Neither of Merck’s candidates was among the six vaccines in the U.S.’s Operation Warp Speed portfolio, though its leadership watched them closely. The drugmaker and its development partner on V590, the International AIDS Vaccine Initiative, did receive some research funding from the government. Its second candidate, V591, relies on technology first developed by France’s Institut Pasteur. Both of the single-dose candidates were well tolerated in early human studies.

Kenilworth, New Jersey-based Merck will record a charge for the fourth quarter of 2020 for costs related to halting the programs. It didn’t disclose the amount of the charge Monday. The early-stage trial results will be submitted to a peer-reviewed medical journal.

Therapeutic Focus

A continuing surge in infections has highlighted the need for more treatment options. Merck will steer resources toward two drugs it has in late-stage development to combat the disease, according to Kartsonis.
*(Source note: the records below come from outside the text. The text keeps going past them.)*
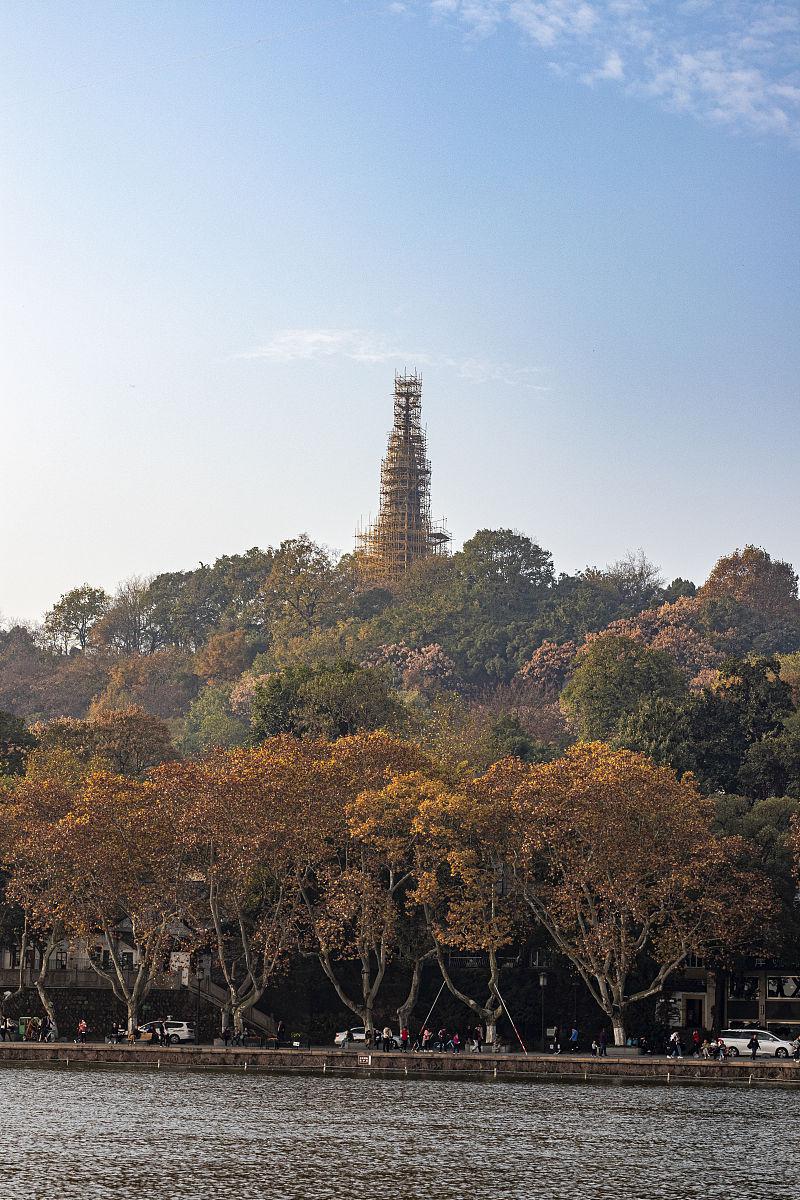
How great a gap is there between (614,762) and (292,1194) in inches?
1486

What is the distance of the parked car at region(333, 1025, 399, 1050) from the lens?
6862cm

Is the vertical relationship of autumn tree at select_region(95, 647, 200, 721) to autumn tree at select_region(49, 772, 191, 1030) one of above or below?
above

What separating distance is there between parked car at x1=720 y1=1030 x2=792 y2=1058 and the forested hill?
31731mm

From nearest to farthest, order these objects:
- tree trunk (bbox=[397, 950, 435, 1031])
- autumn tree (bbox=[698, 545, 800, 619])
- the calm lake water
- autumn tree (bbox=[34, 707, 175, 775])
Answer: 1. the calm lake water
2. tree trunk (bbox=[397, 950, 435, 1031])
3. autumn tree (bbox=[34, 707, 175, 775])
4. autumn tree (bbox=[698, 545, 800, 619])

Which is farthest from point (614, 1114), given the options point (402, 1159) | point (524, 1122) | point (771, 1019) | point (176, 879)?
point (771, 1019)

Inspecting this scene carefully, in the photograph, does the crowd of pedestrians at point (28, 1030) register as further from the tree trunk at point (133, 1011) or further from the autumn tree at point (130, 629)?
the autumn tree at point (130, 629)

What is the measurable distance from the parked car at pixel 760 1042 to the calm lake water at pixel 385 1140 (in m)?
13.1

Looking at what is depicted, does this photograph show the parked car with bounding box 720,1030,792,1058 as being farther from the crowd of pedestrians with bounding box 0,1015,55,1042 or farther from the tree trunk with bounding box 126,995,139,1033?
the crowd of pedestrians with bounding box 0,1015,55,1042

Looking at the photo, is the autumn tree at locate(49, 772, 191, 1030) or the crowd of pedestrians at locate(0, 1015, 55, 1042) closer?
the autumn tree at locate(49, 772, 191, 1030)

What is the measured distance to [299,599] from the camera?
590ft

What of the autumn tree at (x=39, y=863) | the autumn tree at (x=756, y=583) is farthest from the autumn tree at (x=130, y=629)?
the autumn tree at (x=39, y=863)

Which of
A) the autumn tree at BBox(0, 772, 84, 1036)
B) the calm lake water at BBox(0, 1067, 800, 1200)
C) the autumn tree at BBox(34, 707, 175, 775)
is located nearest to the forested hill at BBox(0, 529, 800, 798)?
the autumn tree at BBox(34, 707, 175, 775)

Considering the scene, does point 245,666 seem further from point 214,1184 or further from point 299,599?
point 214,1184

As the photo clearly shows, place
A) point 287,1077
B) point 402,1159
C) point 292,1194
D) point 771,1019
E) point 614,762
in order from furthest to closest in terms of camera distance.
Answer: point 771,1019 → point 614,762 → point 287,1077 → point 402,1159 → point 292,1194
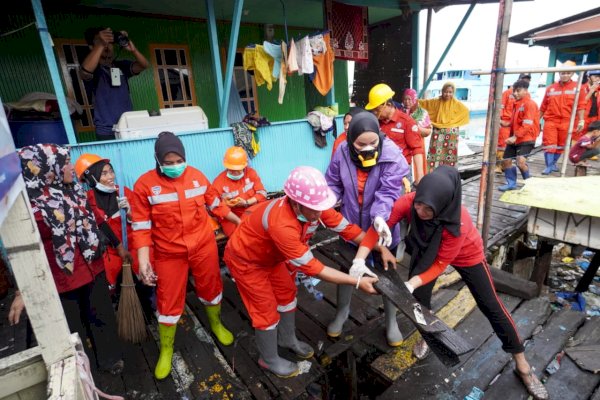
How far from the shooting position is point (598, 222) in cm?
365

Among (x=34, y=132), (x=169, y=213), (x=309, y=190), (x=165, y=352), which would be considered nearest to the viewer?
(x=309, y=190)

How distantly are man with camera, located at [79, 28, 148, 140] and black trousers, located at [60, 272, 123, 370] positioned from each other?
8.35ft

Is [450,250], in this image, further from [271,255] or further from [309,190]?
[271,255]

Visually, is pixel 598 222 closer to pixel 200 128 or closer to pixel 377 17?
pixel 200 128

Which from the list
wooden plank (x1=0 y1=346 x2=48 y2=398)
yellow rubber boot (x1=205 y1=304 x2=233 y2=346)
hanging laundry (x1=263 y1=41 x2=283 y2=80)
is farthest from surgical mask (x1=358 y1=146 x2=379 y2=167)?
hanging laundry (x1=263 y1=41 x2=283 y2=80)

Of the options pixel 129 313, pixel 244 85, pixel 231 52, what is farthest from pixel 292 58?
pixel 129 313

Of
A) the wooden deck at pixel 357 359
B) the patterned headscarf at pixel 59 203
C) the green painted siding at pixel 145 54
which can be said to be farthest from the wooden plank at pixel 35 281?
the green painted siding at pixel 145 54

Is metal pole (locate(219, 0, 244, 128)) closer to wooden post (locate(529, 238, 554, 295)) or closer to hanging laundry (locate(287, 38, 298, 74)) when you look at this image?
hanging laundry (locate(287, 38, 298, 74))

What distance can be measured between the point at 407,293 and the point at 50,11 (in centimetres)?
657

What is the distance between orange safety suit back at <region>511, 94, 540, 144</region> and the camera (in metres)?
6.23

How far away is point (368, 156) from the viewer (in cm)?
257

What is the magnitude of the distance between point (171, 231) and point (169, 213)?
6.4 inches

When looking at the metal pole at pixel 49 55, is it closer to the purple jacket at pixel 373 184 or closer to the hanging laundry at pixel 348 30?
the purple jacket at pixel 373 184

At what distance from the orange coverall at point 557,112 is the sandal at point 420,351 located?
6.31 m
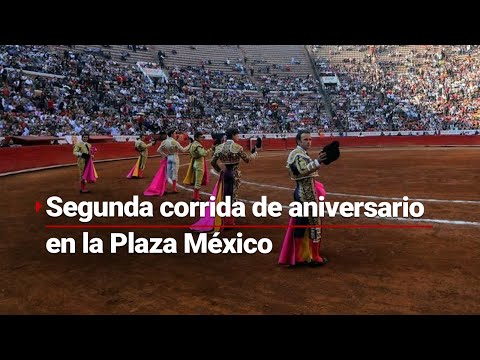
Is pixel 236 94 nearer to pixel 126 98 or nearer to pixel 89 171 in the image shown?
pixel 126 98

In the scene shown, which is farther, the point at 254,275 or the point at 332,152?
the point at 254,275

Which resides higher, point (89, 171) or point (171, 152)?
point (171, 152)

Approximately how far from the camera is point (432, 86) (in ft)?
122

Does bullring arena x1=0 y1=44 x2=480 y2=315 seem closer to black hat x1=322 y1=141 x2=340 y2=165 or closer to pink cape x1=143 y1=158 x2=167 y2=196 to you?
pink cape x1=143 y1=158 x2=167 y2=196

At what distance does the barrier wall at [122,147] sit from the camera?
14238 millimetres

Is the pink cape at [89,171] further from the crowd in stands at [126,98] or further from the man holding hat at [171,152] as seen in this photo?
the crowd in stands at [126,98]

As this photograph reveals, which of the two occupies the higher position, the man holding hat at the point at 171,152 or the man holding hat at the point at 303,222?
the man holding hat at the point at 171,152

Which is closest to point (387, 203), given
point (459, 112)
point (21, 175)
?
point (21, 175)

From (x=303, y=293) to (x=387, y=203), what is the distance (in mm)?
4440

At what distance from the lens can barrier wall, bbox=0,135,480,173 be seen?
46.7 feet

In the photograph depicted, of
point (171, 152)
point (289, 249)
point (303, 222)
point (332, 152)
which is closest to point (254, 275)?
point (289, 249)

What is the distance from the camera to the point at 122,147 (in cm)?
2059

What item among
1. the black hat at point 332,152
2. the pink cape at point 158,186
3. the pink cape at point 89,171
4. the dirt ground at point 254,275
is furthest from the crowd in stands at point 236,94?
the black hat at point 332,152

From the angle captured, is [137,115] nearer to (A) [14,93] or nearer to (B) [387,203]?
(A) [14,93]
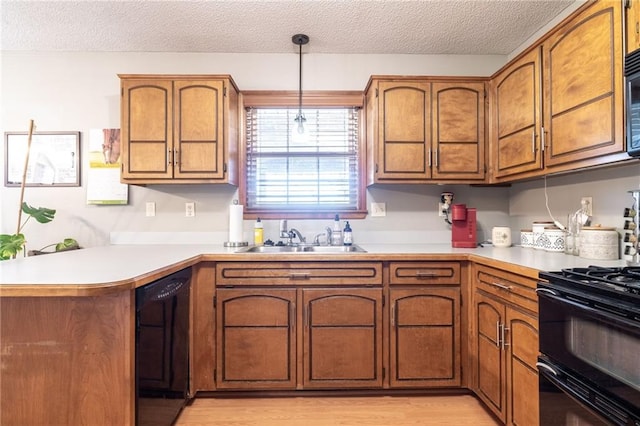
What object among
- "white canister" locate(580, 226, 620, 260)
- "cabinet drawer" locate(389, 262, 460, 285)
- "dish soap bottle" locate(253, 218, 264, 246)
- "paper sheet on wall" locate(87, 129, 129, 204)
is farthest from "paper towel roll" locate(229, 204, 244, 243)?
"white canister" locate(580, 226, 620, 260)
“In the world of pharmaceutical development, a quick kill is not a bad thing because it allows you to reposition and repurpose your assets,” he said.

Several of Merck’s vaccine manufacturing facilities are being re-tooled to produce one of its COVID-19 drug candidates, MK-7110, which is complex and difficult to manufacture at mass scale. In an interim study, the intravenous therapy significantly improved the likelihood and speed of recovery for severe and critical COVID-19 patients needing oxygen, reducing the risks of respiratory failure and death by more than 50 per cent. Full study results are expected in the first quarter.

Merck’s executives expect U.S. regulators will grant an emergency-use authorization for the drug following those results, and Kartsonis said it could reach sick patients by the middle of the year. The U.S. has already agreed to pay US$365 million for 60,000 to 100,000 doses.

Antiviral Pill

Merck is also working on a pill for COVID-19 patients at earlier stages of the disease. Known as molnupiravir, the antiviral therapy was discovered by scientists at Emory University and is being studied in late-stage trials in both hospital and outpatient settings. Merck and partner Ridgeback Biotherapeutics LP expect to have initial data on the drug’s effectiveness in the first quarter, and to wrap up studies in May, the company said in a statement.

Chief Marketing Officer Michael Nally said in December that Merck expects a regulatory clearance shortly after the company reports data, should it prove successful.

The antiviral is intended to be taken twice a day over five days, for a total of ten capsules. Merck anticipates it will be able to produce more than 20 million courses of the treatment, or 200 million capsules, in 2021, Nally said.

The slow vaccine rollout shows that a need for therapeutics will persist, Kartsonis said, and the drugs could work against future viruses.